On This Day in Typewriter History (XV)

JUNE 4
It was on this day in 2007 that acclaimed Australian writer and poet David Malouf launched his book Typewriter Music, which naturally contains the poem Typewriter Music:
This highly recommended book is still readily available on eBay.
David George Joseph Malouf was born in Brisbane on March 20, 1934. Typewriter Music, Malouf's first collection of poems in 26 years, was launched by University of Queensland Vice-Chancellor Professor John Hay at the university’s art museum. (This is not the same John Hay who is co-author, with Colin and Mary Jones, of the Australian book Demise of the Typewriter.) To mark the occasion of the launching of Typewriter Music, the head of the university’s school of music, Professor Philip Bracanin, composed a short piece, also entitled Typewriter Music, and it was performed on the night by the Sanctuary String Quartet. Among his many works, Malouf has written libretti for three operas, including Voss, an adaptation of the Patrick White novel.

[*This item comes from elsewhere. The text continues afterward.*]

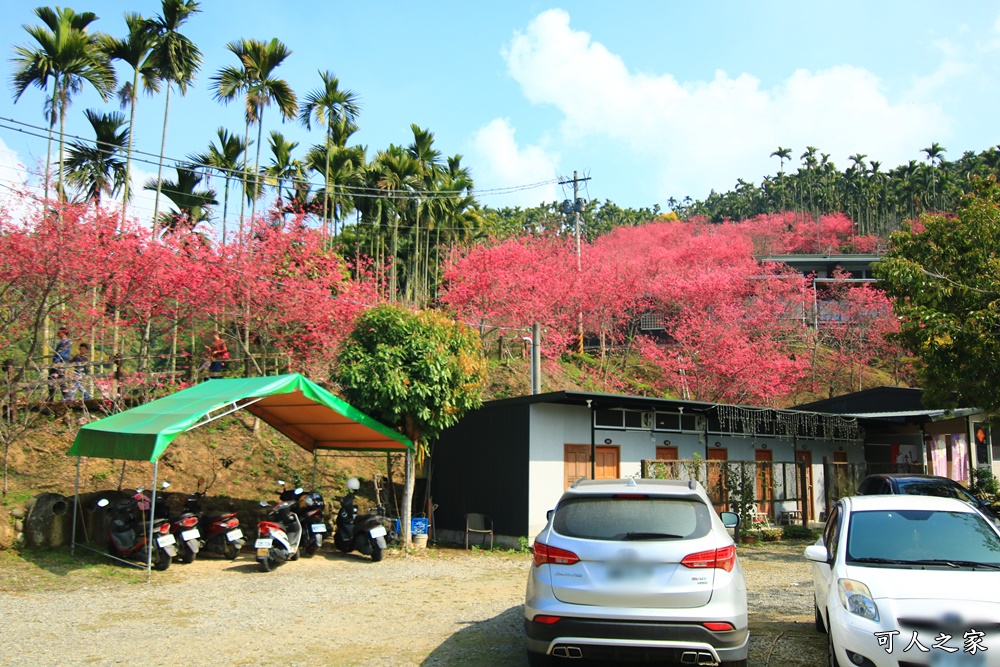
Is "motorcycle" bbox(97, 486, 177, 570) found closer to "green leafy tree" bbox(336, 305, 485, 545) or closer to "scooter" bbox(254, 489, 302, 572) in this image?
"scooter" bbox(254, 489, 302, 572)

Malouf still uses an Erika manual portable typewriter. He writes his drafts in pen and then types them.
It was on this day in 1940 that then British Prime Minister Winston Churchill delivered his famous “We Shall Fight on the Beaches” speech to the House of Commons of the Parliament of the United Kingdom.
On this day in 1907, typewriter inventor, engineer and patent practice councillor-at-law Burnham Coos Stickney, of Elizabeth, New Jersey, was granted a patent for an improved tabulation mechanism for the Underwood Typewriter Company.
Stickney wrote in his description, “Usually in machines of this character the denomination stops are normally in ineffective positions, and any stop may be projected by its key to effective position. In the construction herein described, the denomination stops are mounted to be normally in effective position, and key-operated devices are provided for moving one or more stops together out of effective position, whereby the first stop not so moved is enabled to co-act with the column stop for arresting the carriage at the desired point.”  Get it? (Images: above, of the Underwood 5, from Paul Robert's The Virtual Typewriter Museum; below, of the Underwood 3, from Guy PĂ©rard's typewriter.be)
Burnham C.Stickney's signature is on many typewriter patents, either as inventor or attorney.
He was born in Portsmouth, New Hampshire, on April 9, 1864, the son of a cabinet-maker, John H.Stickney. His great-grandfather was a second lieutenant in the Massachusetts regiment of Lieutenant-Colonel Nathaniel Wade during the War of Independence. Wade was the man appointed by George Washington to replace Benedict Arnold after Arnold defected to the British side.